夫婦で共働きしています。子どもが生まれたのを機に生命保険に加入しようと考えています。死亡保障額はいくらくらい必要なのか、夫婦でどう契約すればいいのか基本的な考え方を教えてください。

共働き世帯は1200万を超え、専業主婦世帯の2倍を超えます。かつて生命保険というと一家の大黒柱の死亡に備えるイメージでした。共働き時代はそれにふさわしい方法で考える必要があります。

夫婦双方の収入で暮らしを支えている場合、どちらかが亡くなれば、残された方は生活に行き詰まりかねません。子どもの教育費がかさむ時期や住宅ローンの返済負担が重い場合はなおさらです。

リスクに備えるなら夫婦それぞれが別々に収入保障保険や定期保険といった生命保険に契約するのが基本です。自分が亡くなった後、残された配偶者と子どもが当面生活できるだけの保障が必要です。

保障額の一般的な求め方は図の通りです。夫婦とも現在30歳、子が0歳で、一般に公的年金の受給が始まる65歳までは働く想定です。

まず残された配偶者が65歳になるまでに支出がいくらかかるか、収入をいくら確保できるか概算します。不足する分を保険で補う考え方は専業主婦世帯の場合と同じです。

一般に配偶者の死後は食費や被服費、通信費といった支出は減ります。暮らしぶりにもよりますが、現状に比べて「7割前後の水準に減ると考えて計算するといい」とファイナンシャルプランナー(FP)の豊田真弓さんは言います。子どもが将来独立すれば生活費はさらに減ります。

■育児期間は収入安く見積もり

収入は現在の自分の手取りを目安にしますが、子が幼いうちは要注意です。働く時間に制約があり収入が減りやすいからです。共働き夫婦のどちらが亡くなっても起きうる問題なので育児期間中の収入を少なめに見積もります。

収入面では遺族年金も考慮します。配偶者を亡くし、子を持つ場合に支給される年金です。ただ夫婦のどちらが遺族となるかにより将来、受取額に違いが生じる可能性があるので要注意です。

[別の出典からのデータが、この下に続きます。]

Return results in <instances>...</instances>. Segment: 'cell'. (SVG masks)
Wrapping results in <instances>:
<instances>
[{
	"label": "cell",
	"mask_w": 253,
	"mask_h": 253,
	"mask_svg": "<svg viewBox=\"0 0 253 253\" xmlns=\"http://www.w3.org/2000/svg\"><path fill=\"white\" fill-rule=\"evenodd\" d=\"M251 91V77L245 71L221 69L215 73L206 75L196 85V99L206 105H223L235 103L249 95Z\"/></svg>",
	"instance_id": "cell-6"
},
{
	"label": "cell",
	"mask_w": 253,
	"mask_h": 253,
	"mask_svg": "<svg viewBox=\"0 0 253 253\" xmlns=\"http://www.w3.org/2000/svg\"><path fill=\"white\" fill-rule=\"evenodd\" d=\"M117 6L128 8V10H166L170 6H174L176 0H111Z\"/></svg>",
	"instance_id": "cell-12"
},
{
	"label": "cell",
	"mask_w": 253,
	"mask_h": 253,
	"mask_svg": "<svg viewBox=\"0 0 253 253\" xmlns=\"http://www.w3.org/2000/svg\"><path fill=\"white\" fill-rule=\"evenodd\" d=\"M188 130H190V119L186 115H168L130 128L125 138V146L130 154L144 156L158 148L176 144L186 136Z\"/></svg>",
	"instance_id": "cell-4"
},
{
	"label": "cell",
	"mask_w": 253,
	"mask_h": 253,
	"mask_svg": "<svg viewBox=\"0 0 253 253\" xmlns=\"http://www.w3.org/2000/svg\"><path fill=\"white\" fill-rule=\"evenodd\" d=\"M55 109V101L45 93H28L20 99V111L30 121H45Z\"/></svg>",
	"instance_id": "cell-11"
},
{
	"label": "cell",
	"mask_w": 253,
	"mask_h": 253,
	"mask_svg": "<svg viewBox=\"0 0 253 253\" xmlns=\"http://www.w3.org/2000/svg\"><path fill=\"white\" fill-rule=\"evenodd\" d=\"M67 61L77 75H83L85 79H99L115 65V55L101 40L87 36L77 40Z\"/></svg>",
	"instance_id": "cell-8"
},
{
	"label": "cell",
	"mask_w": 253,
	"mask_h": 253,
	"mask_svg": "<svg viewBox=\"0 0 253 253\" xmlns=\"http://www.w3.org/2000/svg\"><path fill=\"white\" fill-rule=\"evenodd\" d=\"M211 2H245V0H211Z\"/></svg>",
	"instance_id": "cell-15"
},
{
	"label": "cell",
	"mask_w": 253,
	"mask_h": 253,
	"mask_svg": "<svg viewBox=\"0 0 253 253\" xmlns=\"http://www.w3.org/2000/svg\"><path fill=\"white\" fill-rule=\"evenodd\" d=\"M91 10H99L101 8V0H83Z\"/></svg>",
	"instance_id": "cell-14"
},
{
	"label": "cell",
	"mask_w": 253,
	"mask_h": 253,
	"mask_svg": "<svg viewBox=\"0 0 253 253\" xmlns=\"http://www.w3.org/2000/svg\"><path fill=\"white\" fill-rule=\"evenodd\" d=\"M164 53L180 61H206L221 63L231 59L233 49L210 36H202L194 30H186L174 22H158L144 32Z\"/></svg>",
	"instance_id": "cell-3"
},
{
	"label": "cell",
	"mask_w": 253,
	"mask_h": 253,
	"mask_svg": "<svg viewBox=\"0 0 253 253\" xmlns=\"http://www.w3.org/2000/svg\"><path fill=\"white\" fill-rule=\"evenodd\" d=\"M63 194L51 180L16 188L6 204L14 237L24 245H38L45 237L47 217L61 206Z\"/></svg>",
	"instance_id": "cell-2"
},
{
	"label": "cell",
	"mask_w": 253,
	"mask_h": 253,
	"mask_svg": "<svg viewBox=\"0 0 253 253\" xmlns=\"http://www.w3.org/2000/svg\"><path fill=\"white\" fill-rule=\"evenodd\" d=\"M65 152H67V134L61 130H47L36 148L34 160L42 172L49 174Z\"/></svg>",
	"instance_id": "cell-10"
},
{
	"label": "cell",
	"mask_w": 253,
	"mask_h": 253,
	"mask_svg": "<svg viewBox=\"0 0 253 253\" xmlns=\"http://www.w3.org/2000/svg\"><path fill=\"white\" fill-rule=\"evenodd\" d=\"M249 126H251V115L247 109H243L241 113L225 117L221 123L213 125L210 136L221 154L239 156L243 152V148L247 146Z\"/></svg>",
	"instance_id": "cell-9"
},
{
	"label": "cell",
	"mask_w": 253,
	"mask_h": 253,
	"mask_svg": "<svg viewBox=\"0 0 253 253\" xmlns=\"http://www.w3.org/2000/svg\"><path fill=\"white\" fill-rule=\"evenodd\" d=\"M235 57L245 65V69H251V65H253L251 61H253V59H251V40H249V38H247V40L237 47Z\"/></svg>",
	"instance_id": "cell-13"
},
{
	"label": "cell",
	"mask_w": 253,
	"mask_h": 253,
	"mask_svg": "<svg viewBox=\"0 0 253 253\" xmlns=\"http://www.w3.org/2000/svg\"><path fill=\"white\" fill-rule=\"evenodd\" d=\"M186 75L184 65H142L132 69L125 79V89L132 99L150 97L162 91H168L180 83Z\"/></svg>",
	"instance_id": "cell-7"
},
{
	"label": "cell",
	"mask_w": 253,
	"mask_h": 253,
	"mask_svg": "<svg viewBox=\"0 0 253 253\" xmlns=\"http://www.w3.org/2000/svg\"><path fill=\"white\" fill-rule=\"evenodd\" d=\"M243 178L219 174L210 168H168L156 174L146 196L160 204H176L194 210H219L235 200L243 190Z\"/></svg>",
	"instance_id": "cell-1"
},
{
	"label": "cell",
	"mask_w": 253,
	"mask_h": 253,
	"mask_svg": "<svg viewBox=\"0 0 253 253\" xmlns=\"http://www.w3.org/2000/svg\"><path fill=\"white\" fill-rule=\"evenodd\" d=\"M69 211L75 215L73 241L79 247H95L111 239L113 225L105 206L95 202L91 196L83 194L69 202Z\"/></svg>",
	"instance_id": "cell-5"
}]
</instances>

まず夫婦のどちらが遺族となっても子が18歳になるまで、つまり本人が48歳になるまで受取額は同じです。例えば年収が夫婦とも400万円だったとすると受取額は年約140万円です。それ以降、夫を亡くした妻には遺族年金の一部(遺族厚生年金、約40万円)が出続けますが、妻を亡くした夫に支給はありません。必要保障額を考える際はこの点も考慮しましょう。